Overview

Investigating the Safety, Tolerability and Efficacy of Amorphous Calcium Carbonate (ACC) on the Treatment of Subjects With CRPC

Status:
Unknown status

Trial end date:
2017-04-01

Target enrollment:
0

Participant gender:
All

Summary

Studies objectives: To evaluate the safety, tolerability and efficacy of AMOR-1 given in combination with ZA or with Denosumab as compared to placebo given with ZA or with Denosumab as outline below: - Safety and Tolerability: - Adverse events (AEs) and serious AEs - Safety laboratory measurements - Hypercalcemic and hypercalciuric episodes - Treatment withdrawal due to AEs and overall Efficacy: - Skeletal Related Events (SREs) - Measurable and evaluable disease progression - Progression Free Survival (PFS) - Pain assessment via the VAS scale

Phase:

Phase 1

Accepts Healthy Volunteers?

Details

Lead Sponsor:

Amorphical Ltd.

Treatments:

Calcium
Calcium Carbonate
Calcium, Dietary
Denosumab

Criteria

Inclusion Criteria:

1. Age > 18 year

2. Histologic proof of Castrate Resistant Prostate Cancer with Bone Metastasis

3. Systemic steroids are only allowed if needed for hormonal therapy

4. Previous radiation therapy must have been completed more than four weeks prior to
enrollment into this study, unless subjects are under radiotherapy as a rescue
therapy. Subjects must have recovered from all side effects.
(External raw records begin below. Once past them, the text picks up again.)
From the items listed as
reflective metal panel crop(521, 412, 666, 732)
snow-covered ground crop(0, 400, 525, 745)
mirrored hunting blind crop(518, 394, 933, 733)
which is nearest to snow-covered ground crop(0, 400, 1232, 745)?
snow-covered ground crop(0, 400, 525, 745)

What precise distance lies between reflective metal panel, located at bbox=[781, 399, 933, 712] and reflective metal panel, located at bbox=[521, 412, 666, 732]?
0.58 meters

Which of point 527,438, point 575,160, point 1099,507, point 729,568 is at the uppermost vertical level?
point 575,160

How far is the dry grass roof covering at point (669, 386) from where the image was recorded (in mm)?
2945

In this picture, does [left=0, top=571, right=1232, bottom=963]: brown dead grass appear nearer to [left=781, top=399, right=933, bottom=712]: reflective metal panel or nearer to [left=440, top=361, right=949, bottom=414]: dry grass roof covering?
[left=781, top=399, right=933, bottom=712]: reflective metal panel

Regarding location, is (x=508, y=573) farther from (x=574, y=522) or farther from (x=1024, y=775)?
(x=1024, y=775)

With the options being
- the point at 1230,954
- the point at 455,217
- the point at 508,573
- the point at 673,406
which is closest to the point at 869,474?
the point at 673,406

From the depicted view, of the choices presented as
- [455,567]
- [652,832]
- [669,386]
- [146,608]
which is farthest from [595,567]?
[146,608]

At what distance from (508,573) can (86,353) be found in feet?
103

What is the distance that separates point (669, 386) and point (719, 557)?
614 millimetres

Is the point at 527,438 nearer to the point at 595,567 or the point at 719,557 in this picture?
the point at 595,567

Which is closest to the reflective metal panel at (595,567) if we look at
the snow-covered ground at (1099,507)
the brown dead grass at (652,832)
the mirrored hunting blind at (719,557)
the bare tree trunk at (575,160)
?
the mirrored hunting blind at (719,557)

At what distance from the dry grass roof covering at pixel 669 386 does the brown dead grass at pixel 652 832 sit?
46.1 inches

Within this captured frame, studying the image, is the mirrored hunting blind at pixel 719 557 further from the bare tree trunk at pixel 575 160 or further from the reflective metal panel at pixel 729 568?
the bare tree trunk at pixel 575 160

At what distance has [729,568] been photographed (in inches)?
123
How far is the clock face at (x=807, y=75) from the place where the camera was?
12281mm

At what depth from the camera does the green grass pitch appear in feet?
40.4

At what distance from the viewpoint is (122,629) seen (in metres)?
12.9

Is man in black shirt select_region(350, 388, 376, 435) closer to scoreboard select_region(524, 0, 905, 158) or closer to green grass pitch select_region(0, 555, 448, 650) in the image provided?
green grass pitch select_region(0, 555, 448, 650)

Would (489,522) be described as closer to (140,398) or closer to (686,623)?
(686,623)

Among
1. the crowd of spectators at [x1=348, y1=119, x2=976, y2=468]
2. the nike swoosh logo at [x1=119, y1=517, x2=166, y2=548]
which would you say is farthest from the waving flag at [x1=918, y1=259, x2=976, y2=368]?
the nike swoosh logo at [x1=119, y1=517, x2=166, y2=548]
5. The last dose of chemotherapy must have been completed at least four weeks prior to
enrollment into this study, and subjects must have recovered from all side effects.

6. Subjects must have a performance status of 0-2 by the ECOG Scale.

7. Subjects must have pretreatment (obtained < 7 days prior to treatment) granulocyte
count of > 2,000/μL, platelet count of > 100,000/μL, WBC > 3,000/μL, hemoglobin ≥ 10.0
g/dL, serum creatinine < 1.5 mg/dL, bilirubin < 1.5 mg/dL, and ALT/AST not more than
3x the upper limit of normal (or not more than 5x if the elevation is due to liver
metastases).

8. Subjects must be normo-calcemic upon study entry.

9. Subjects must be Vitamin D sufficient upon study entry, which is defined as 25(OH)D
serum level >20 ng/mL (50 nmol/L) according to a document composed by the Food and
Nutrition Board of the Institute of Medicine, USA. If the subject is Vitamin D
insufficient or deficient, then a loading dose of Vitamin D3 will be administered as
follows:

- If the serum 25(OH)D level is 12-20 ng/mL (30-50 nmol/L) then a loading oral dose
of 50,000 IU of Vitamin D3 should be administered twice with 3-5 days in between
the doses.

- If the serum 25(OH)D level is ≤ 12 ng/mL (30 nmol/L), then a loading oral dose of
50,000 IU of Vitamin D3 will be administered three times with 3-5 days in between
the doses. Serum 25(OH)D levels will be checked 1-2 weeks following the last
loading.

10. Regardless of Vitamin D levels, all subjects will receive a daily maintenance dose of
1000 IU Vitamin D3, which should be taken in the morning with breakfast.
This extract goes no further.